In alternativa, i grani fusi di quarzo, chromferide e magnetite nel vetro suggeriscono un’esposizione a temperature minime di 1720 ° C che vanno fino a temperature > 2200 ° C.

Questo significa che la formazione delle microsfere di vetro nelle capanne di paglia incendiate a 1100 ° -1200 ° C, e bassi valori di magnetismo residuo indicano che tali sfere non sono state create dai fulmini.

Il basso contenuto d’acqua nel vetro fuso (0,02-0,05% di H2O) è coerente con un processo di formazione simile a quello delle tektiti e incompatibile con il vulcanismo e l’antropogenesi.

L’ampia gamma di prove supporta l’ipotesi che un evento cosmico si sia verificato ad Abu Hureyra circa 12.800 anni fa, inerente a impatti che hanno depositato sferule di vetro ad alta temperatura, microsfere fuse e/o platino anche in altri quattro continenti.
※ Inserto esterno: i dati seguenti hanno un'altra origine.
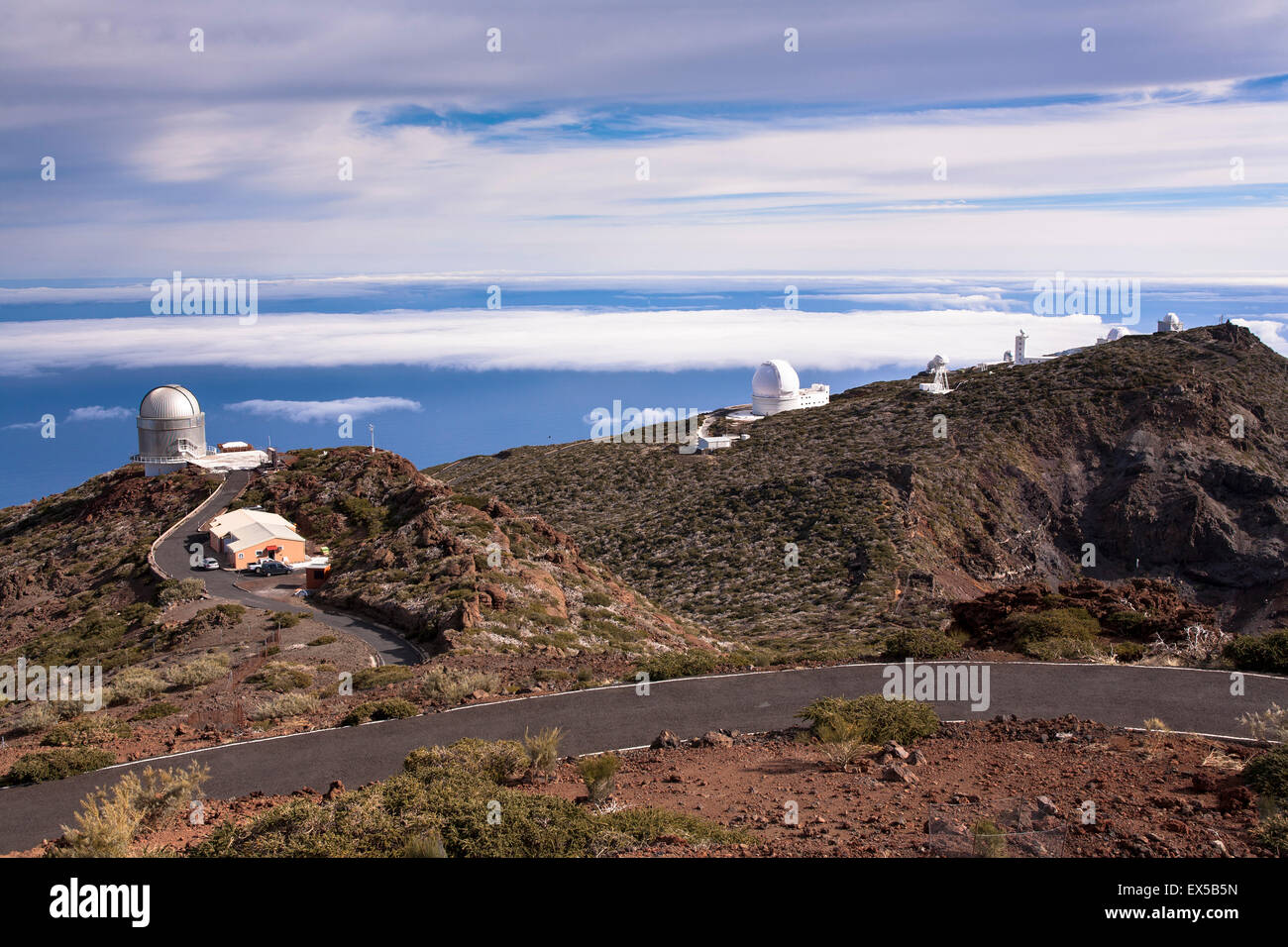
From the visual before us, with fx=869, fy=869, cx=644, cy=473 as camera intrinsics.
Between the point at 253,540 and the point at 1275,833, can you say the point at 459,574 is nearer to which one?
the point at 253,540

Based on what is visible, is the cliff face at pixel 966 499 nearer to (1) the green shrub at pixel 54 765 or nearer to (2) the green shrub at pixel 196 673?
(2) the green shrub at pixel 196 673

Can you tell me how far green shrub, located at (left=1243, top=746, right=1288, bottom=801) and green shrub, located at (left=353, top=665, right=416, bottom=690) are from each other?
13.1 metres

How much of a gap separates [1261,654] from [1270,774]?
7310mm

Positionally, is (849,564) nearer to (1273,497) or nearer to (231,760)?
(1273,497)

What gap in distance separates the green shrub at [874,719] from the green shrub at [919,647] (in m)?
4.24

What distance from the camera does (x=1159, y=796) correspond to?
894cm

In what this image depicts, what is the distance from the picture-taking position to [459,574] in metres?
23.7

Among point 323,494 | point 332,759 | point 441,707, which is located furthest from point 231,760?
point 323,494

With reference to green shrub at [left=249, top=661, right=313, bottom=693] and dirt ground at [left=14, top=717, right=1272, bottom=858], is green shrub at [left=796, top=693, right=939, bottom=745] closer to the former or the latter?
dirt ground at [left=14, top=717, right=1272, bottom=858]

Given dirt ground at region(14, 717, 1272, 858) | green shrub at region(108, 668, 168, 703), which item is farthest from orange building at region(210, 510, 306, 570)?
dirt ground at region(14, 717, 1272, 858)

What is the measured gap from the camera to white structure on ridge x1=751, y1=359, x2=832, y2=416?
220 ft

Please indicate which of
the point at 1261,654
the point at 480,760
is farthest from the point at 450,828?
the point at 1261,654

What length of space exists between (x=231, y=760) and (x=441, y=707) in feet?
10.6

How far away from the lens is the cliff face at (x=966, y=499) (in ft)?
113
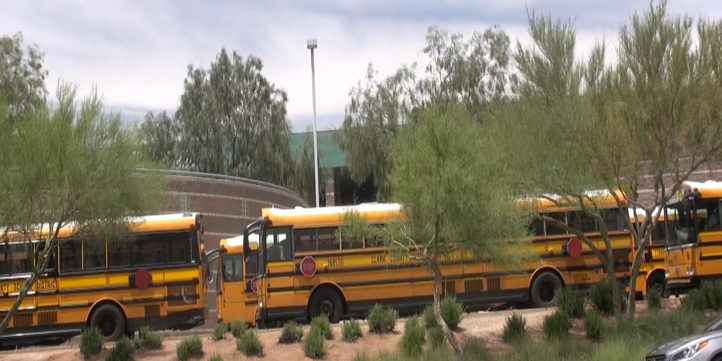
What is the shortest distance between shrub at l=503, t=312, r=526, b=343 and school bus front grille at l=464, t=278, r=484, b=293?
365cm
Segni d’impatto cometario nella valle dell’Eufrate

In parole povere, analizzando le caratteristiche chimico-fisiche di particolari inclusioni rinvenute in alcuni reperti archeologici, un team di ricercatori avrebbe trovato prove dell’impatto cosmico che circa 12.800 anni fa ha causato la distruzione del sito di Abu Hureyra, uno dei primi insediamenti umani al mondo. Lo studio è pubblicato su Scientific Reports

Medio Oriente
A) Mappa del Medio Oriente, che mostra la posizione di Abu Hureyra (AH) in Siria. (B) Mappa del sito Abu Hureyra che mostra le posizioni, da A a G) degli scavi effettuati nel sito. Crediti: Andrew M. T. Moore et al. 2020

Nel Nord della Siria, nella valle dell’Eufrate, c’è un sito archeologico di nome Abu Hureyra – oggi sommerso dalle acque del lago Assad, che testimonia un momento importantissimo della nostra storia: il periodo in cui, quasi 12.800 anni fa, l’uomo da cacciatore e raccoglitore nomade è divenuto agricoltore stanziale.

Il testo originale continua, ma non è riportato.